Que le spectacle continue
La Ciotat avait son théâtre du Golfe. Elle aura dans quelques mois celui de la Chaudronnerie. Un nom porteur de beaucoup de sens dans une ville qui a si longtemps prospéré autour de son chantier naval. La Chaudronnerie aura une capacité de 500 places et on prévoit une programmation d’artistes de renommée nationale ou internationale. C’est une bonne chose qui complète l’offre d’Aubagne, d’Aix, d’Istres, sans oublier Marseille. Certains vont dire que le pari est risqué. Ils ont tort. Il est bien que chaque ville entretienne sa singularité culturelle. Le couple Mégret qui a sinistré un temps la ville de Vitrolles a fait la démonstration que la culture est trop fragile pour se laisser imposer des diktats ou des normes. Faisant la guerre à la créativité, ils ont ruiné l’avenir du Stadium que l’on devait à l’architecte Rudy Riccioti et condamné ce lieu aussi fédérateur qu’oxygénant pour l’esprit en une coquille vide et toujours abandonnée. A La Ciotat, il y a plus de cent ans, les frères Lumière ont immortalisé un train entrant en gare. A la Chaudronnerie on attend une vie culturelle fonçant à toute vapeur.
Voir Arles en photos
La fondation Luma, de Maja Hoffmann, n’a pas fini de nous surprendre. Jusqu’au 24 septembre elle nous donne à voir 8 000 photos de l’immense Annie Leibovitz. Des œuvres conçues entre 1968 et 1983 soit l’époque la plus innovante et subversive de la fin du XXème siècle. L’artiste revient à Arles sur le succès qui fut alors le sien.

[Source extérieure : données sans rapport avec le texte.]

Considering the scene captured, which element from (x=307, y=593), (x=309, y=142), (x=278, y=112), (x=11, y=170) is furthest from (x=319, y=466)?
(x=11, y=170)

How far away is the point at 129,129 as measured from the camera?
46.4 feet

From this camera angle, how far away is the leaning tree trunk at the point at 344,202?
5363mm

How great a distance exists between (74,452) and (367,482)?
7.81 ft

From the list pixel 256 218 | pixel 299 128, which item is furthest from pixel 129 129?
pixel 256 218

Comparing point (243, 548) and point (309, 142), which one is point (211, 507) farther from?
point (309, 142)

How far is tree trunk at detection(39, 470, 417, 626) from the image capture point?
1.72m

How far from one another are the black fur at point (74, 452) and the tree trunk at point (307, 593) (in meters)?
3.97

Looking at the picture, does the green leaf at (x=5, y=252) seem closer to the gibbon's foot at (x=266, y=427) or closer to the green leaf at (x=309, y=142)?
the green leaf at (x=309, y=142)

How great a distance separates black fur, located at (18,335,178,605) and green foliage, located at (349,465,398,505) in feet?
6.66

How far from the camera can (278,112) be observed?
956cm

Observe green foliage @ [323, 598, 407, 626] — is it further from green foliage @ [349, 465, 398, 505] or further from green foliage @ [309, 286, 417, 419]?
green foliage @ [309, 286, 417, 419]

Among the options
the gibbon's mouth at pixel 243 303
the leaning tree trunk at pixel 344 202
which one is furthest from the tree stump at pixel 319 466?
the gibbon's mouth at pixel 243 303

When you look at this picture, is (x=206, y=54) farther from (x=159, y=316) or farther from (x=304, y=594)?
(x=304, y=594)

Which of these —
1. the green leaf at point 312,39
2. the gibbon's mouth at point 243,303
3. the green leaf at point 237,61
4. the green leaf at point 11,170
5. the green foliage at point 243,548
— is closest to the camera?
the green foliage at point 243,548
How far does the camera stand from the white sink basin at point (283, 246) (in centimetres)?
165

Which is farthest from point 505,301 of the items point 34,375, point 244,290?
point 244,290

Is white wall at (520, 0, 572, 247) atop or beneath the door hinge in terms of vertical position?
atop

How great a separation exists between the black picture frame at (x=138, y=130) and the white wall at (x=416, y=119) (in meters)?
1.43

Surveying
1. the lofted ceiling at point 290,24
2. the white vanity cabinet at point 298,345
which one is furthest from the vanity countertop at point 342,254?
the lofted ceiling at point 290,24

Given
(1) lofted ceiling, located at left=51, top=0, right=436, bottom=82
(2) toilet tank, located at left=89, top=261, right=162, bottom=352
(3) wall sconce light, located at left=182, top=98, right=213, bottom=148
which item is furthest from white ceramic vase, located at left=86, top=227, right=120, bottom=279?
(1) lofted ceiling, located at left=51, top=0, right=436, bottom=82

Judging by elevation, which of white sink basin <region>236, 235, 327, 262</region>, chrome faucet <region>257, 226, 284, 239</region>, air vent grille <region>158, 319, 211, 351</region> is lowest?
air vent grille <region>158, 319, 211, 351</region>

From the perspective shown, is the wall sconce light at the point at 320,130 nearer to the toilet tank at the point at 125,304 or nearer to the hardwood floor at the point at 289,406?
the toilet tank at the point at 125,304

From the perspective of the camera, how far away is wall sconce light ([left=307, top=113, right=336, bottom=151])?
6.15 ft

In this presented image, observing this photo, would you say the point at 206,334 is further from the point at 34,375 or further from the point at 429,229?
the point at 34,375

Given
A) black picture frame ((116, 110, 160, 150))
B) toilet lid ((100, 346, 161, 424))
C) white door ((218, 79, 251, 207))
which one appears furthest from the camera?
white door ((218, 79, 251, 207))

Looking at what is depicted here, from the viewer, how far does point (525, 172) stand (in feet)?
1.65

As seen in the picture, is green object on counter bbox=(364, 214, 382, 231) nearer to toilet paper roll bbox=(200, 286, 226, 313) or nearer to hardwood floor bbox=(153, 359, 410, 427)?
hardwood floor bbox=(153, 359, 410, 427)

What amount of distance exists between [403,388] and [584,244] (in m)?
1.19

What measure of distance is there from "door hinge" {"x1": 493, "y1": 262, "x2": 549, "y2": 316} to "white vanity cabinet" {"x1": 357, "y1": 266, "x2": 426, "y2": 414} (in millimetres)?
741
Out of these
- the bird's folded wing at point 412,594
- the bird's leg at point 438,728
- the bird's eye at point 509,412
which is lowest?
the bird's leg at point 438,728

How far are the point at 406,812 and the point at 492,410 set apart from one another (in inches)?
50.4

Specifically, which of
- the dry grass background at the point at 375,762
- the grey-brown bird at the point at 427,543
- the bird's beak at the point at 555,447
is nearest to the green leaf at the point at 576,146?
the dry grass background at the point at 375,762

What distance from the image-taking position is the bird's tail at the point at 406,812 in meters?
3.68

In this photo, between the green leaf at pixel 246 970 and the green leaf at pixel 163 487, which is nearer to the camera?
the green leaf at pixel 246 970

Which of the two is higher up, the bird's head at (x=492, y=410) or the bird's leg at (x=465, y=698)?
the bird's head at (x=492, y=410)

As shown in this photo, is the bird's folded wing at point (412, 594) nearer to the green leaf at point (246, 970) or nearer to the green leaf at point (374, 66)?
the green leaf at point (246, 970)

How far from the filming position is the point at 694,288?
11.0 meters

Elle fut un témoin privilégié des mouvements culturels de ces années telluriques, figeant notamment sur le papier glacé des portraits des rock stars au sommet ou à leurs débuts. De belles gueules toujours. Avec la célébrissime photo de John Lennon, recroquevillé nu, tel un fœtus, sur le ventre d’une Yoko Onno toute vêtue de noir et d’une raideur mortifère. Prémonition peut-être. Ecrire aujourd’hui qu’Arles est la capitale mondiale de la photographie est – c’est le cas de le dire – un cliché. Au cœur des anciens ateliers SNCF où les travaux de la fondation Luma s’achèvent (photo une), il faut aller se perdre. La beauté des expos vous aiguillera.
Inspection générale
S’il est une problématique, sur laquelle nos édiles doivent se pencher avant les prochaines élections municipales, c’est celle de la signalisation des rues et autres artères. Dire qu’on est perdu serait un généreux euphémisme puisqu’on ne s’y retrouve jamais. Entre les panneaux tagués, mal placés, illisibles, trop nombreux et la difficulté consubstantielle à Marseille pour rejoindre les grands axes qui permettent d’accéder ou de quitter la ville, c’est un calvaire pour les utilisateurs occasionnels ou les touristes. A l’exception notable au centre d’un magnifique panneau électronique situé boulevard Salvator entre préfecture et cours Lieutaud. Efficace et, osons le mot, beau. Il en faudrait autant, à l’identique, à tous les carrefours stratégiques de la ville. C’est simple on est tombé dans le panneau et du coup on a ralenti. Miracle urbain.